Fluo-4/AM, tetramethylrhodamine, ER-Tracker Blue-White DPX, LysoTracker Red DND-99, and Hoechst 33342 were obtained from Molecular Probes/Invitrogen (Invitrogen GmbH, Karlsruhe, Germany). Doxorubicin, MK571, probenecid, verapamil, staurosporine, and fatty acid-free BSA were purchased from Sigma-Aldrich Chemie GmbH (Taufkirchen, Germany). Trichostatin A (TSA) was from Calbiochem/Merck Millipore (Darmstadt, Germany), and zosuquidar was from Selleck Chemicals LLC (Houston, TX). All other chemicals were from previously described sources (25, 26).

Cell culture

Embryonic fibroblasts from S1P lyase-deficient and corresponding wild-type mice had been prepared as described previously (25). The cells were cultured in DMEM/F12 supplemented with 100 U/ml penicillin G, 0.1 mg/ml streptomycin, and 10% FCS in a humidified atmosphere of 5% CO2/95% air at 37°C. If not stated otherwise, the cells were kept in serum-free medium overnight before experiments.

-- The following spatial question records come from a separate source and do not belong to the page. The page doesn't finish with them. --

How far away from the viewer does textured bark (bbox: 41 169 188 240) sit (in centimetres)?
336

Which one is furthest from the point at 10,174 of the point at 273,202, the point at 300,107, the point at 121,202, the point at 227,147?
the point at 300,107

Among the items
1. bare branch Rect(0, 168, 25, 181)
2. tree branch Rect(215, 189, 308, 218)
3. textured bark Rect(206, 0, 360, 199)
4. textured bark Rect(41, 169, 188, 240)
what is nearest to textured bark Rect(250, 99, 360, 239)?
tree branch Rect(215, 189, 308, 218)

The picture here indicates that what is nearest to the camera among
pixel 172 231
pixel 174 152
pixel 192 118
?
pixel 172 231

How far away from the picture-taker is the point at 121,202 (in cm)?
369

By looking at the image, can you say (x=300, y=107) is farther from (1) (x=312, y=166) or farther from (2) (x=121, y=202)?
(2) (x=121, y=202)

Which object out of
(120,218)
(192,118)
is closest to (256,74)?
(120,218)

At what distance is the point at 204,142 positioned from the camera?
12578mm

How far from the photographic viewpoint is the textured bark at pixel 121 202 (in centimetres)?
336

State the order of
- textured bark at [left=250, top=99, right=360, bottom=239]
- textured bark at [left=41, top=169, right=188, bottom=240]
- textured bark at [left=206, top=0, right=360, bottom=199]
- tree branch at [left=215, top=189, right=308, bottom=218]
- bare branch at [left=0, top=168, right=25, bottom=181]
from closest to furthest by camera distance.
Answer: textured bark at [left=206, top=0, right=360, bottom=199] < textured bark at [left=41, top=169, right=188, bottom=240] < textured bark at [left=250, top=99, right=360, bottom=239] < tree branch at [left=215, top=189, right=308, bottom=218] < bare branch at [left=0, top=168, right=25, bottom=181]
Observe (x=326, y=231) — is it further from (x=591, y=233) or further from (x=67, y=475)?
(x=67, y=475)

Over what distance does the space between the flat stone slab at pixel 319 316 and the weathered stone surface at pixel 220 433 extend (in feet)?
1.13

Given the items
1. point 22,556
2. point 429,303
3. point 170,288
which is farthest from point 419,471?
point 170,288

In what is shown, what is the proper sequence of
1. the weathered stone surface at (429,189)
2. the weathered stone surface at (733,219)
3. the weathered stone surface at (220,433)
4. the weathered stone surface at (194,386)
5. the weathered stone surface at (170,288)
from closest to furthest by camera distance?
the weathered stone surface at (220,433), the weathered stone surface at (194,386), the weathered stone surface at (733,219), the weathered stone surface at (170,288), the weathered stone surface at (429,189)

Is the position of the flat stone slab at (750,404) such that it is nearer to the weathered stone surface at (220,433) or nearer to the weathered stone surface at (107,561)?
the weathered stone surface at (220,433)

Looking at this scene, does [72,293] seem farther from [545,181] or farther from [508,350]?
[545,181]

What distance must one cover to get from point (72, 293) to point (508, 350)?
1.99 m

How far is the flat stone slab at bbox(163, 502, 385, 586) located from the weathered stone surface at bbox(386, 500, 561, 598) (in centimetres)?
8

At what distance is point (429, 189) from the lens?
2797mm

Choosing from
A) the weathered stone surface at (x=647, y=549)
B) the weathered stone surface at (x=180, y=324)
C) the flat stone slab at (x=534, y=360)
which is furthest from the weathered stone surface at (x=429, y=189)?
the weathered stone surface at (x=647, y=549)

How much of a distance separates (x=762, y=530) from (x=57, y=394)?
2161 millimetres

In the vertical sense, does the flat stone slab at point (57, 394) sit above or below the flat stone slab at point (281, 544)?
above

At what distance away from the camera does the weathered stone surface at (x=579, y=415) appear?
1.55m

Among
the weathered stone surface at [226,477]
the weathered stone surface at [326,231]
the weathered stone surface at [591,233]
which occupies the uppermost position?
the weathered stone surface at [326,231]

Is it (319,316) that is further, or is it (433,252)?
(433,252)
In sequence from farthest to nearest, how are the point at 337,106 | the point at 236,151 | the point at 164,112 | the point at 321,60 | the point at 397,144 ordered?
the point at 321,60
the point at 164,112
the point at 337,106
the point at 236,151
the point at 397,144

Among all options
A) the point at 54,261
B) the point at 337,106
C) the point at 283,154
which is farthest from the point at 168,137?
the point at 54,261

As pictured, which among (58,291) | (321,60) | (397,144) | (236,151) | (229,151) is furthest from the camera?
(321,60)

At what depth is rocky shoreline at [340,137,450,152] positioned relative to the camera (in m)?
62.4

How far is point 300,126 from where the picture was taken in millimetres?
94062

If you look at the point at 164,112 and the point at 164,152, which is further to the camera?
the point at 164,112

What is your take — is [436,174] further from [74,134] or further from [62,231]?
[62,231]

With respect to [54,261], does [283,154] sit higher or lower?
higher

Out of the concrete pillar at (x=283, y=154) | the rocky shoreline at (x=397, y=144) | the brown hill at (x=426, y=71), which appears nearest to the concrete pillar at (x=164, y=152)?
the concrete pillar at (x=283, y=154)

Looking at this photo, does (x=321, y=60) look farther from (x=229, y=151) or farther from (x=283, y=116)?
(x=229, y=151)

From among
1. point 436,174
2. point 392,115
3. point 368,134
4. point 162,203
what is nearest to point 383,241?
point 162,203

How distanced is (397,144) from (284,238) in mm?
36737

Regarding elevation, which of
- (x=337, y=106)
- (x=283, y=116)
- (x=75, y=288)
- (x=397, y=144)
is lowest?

Measurements of S1P and sphingosine in cellular supernatants

The cells were seeded onto 3.5 cm dishes and grown to near confluence. They were kept in serum-free medium supplemented with 1 mg/ml fatty acid-free BSA in the absence or presence of 10 µM sphingosine for 16 h. Thereafter, the cellular supernatants (1.5 ml) were collected and centrifuged for 10 min at 1,800 × g and 4°C. The supernatants were transferred into fresh tubes and supplemented with 1.2 ml methanol containing 20 ng/ml d-erythro-C17-sphingosine and 20 ng/ml d-erythro-C17-S1P (Avanti Polar Lipids Inc., Alabaster, AL) as internal standards. Then 35 µl 1 M HCl, 70 µl 10% KCl, and 2 ml chloroform were added, and after thorough mixing and centrifugation, the organic phase was collected. The aqueous phase was reextracted two times with chloroform, and the organic phases were combined and dried down. The lipids were redissolved in 200 µl DMSO containing 2% HCl, and LC-MS/MS was performed as previously described (28). The cell pellets were washed, scraped into lysis buffer, and subjected to protein measurements.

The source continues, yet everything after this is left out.